A dozen countries, including France, have now pledged tens of millions of euros. The German G7 presidency and around sixty countries at risk also started on Monday “Global Climate Risk Shield” which consists of mobilization insurance and is currently endowed with 200 million euros. “Loss and damage funding announcements are in the millions while needs are in the billions,” regrets the Climate Action Network.


The G20 reaffirms the target of 1.5°C

Nevertheless, there are some positive signal reasons. Or at least reasons to hope for a final text without the feared setbacks, especially with the 1.5°C. The first draft, published Monday night, contains the principle “the urgency to act to keep the target of +1.5°C within the realm of possibility”. But observers say China and Saudi Arabia have said they don’t want the target mentioned in the final statement. The other states see this as a step backwards.

The course of the G20 in Bali is calming. The leaders of these countries, which account for 80% of global CO2 emissions, have pledged to continue their efforts not to exceed +1.5°C. And despite rising tensions between Beijing and Washington, Chinese and US Presidents Xi Jinping and Joe Biden have pledged to resume cooperation on climate.

… and about the release of the fossils

At the G20, the heads of state and government also called for subsidies to be cut “ineffective” to fossil fuels. Reason enough to hope that the move away from fossil fuels – and not just coal as in Glasgow last year – will be advocated in the final text. To The world India is pushing in this direction, but the Gulf States are holding back.

Brazil’s return

The other reason for hope, even if these are only words, came from Lula, the new Brazilian President. “Brazil is back” and “will be a positive force in addressing global challenges”, he tweeted Tuesday night. He indicated that he wants to organize the COP30 in 2035 in the Amazon and will fight for it “Zero Deforestation” in this rainforest.
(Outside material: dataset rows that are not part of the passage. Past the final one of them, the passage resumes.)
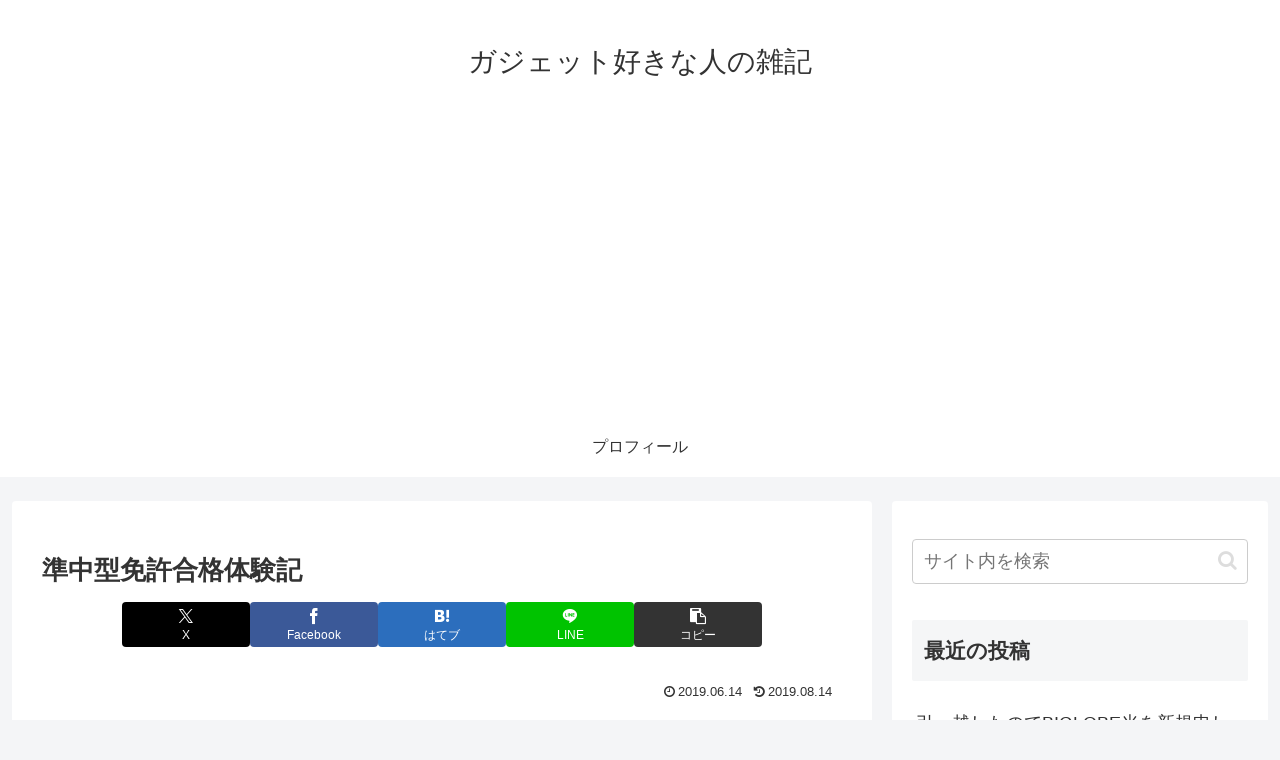

--- FILE ---
content_type: text/html; charset=utf-8
request_url: https://www.google.com/recaptcha/api2/aframe
body_size: 267
content:
<!DOCTYPE HTML><html><head><meta http-equiv="content-type" content="text/html; charset=UTF-8"></head><body><script nonce="lzuCUJpQnjT2MppdMMXMvA">/** Anti-fraud and anti-abuse applications only. See google.com/recaptcha */ try{var clients={'sodar':'https://pagead2.googlesyndication.com/pagead/sodar?'};window.addEventListener("message",function(a){try{if(a.source===window.parent){var b=JSON.parse(a.data);var c=clients[b['id']];if(c){var d=document.createElement('img');d.src=c+b['params']+'&rc='+(localStorage.getItem("rc::a")?sessionStorage.getItem("rc::b"):"");window.document.body.appendChild(d);sessionStorage.setItem("rc::e",parseInt(sessionStorage.getItem("rc::e")||0)+1);localStorage.setItem("rc::h",'1768832103250');}}}catch(b){}});window.parent.postMessage("_grecaptcha_ready", "*");}catch(b){}</script></body></html>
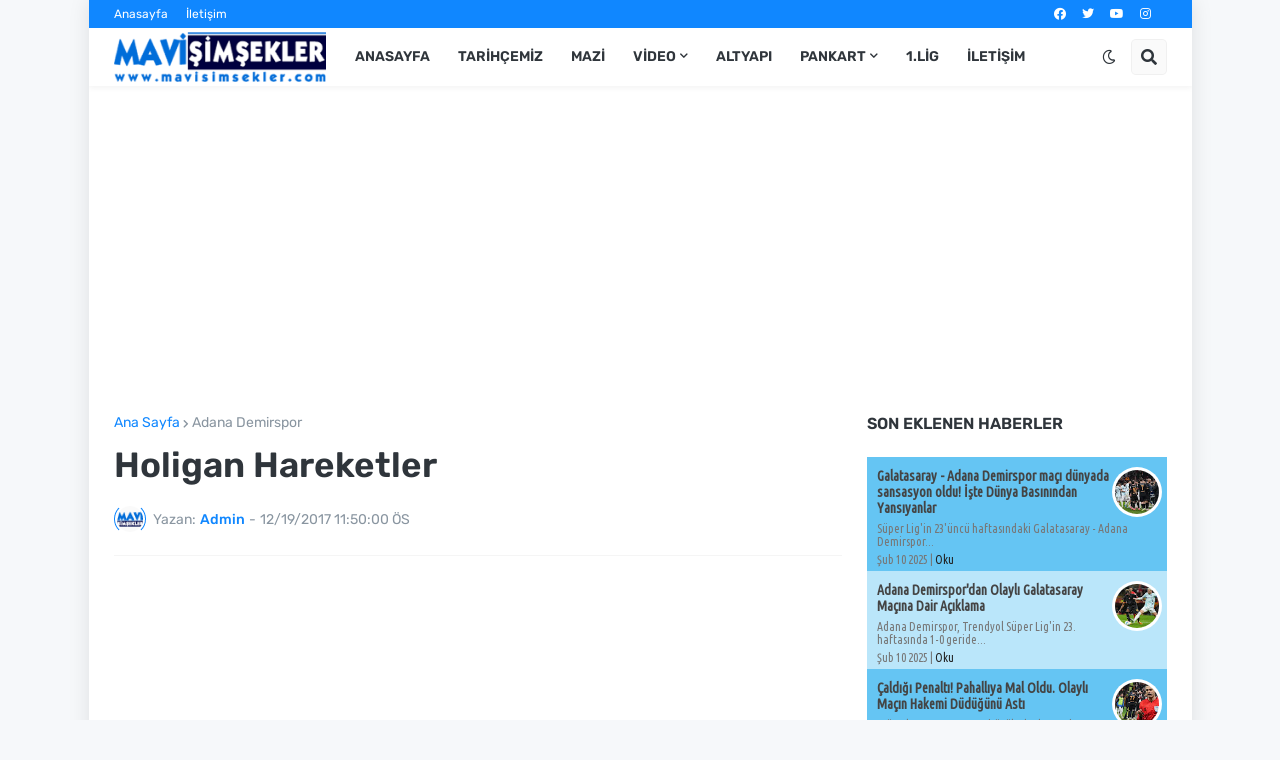

--- FILE ---
content_type: text/html; charset=utf-8
request_url: https://www.google.com/recaptcha/api2/aframe
body_size: 266
content:
<!DOCTYPE HTML><html><head><meta http-equiv="content-type" content="text/html; charset=UTF-8"></head><body><script nonce="cGgpTepaL8XuRLxMfoNjzw">/** Anti-fraud and anti-abuse applications only. See google.com/recaptcha */ try{var clients={'sodar':'https://pagead2.googlesyndication.com/pagead/sodar?'};window.addEventListener("message",function(a){try{if(a.source===window.parent){var b=JSON.parse(a.data);var c=clients[b['id']];if(c){var d=document.createElement('img');d.src=c+b['params']+'&rc='+(localStorage.getItem("rc::a")?sessionStorage.getItem("rc::b"):"");window.document.body.appendChild(d);sessionStorage.setItem("rc::e",parseInt(sessionStorage.getItem("rc::e")||0)+1);localStorage.setItem("rc::h",'1770125857351');}}}catch(b){}});window.parent.postMessage("_grecaptcha_ready", "*");}catch(b){}</script></body></html>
And this with or without the resumption of international aid, which had been suspended in the face of the anti-environmental policies of his predecessor Jair Bolsonaro.

The (shy) progress

The EU wants to do more, Mexico too

On Tuesday, European Commission Vice-President Frans Timmermans said the EU will reduce its carbon emissions“at least 57%” by 2030. The target by then was at least 55%, although some NGOs still consider it insufficient.

Also read – COP27: Where is the Great Green Wall project mentioned by Emmanuel Macron?

Other countries have raised their targets, like Mexico, which wanted to reduce its emissions by 22% by 2030 and is now targeting 35%. An increase made possible by the signing of a $48 billion investment program with the United States and Canada that envisages doubling clean energy production. Vietnam and Turkey have also announced more ambitious targets.

Announcements against methane

Several announcements have been made to tackle methane, a greenhouse gas that scientists say is responsible for a quarter of global warming.

  • The UN has unveiled a program to use satellites to detect methane leaks and immediately alert states and companies.
  • The United States, the world’s largest gas producer, has unveiled a plan to set tougher standards.
  • A group of countries that import and produce fossil fuels (US, Canada, Japan, Norway, EU, UK and Singapore) have issued a joint – non-binding – statement to, among others “minimize” Flaring (release of gas at industrial sites by burning).

Partnerships for the energy transition

In addition to one-time commitments, especially the “Partnership for a just energy transition” signed with South Africa, the 13th largest CO2 emitter in the world. On Monday the South African President outlined his investment plan of $98 billion over 5 years to start his coal phase-out. Of this sum, the United States, the United Kingdom, the EU, Germany and France pledge to contribute $8.5 billion.

A similar deal was struck with Indonesia on Tuesday, with several wealthy countries pledging $20 billion over the next three to five years to help Jakarta phase out coal and advance its goal of carbon neutrality. This type of partnership should be repeated with India, Senegal and Vietnam.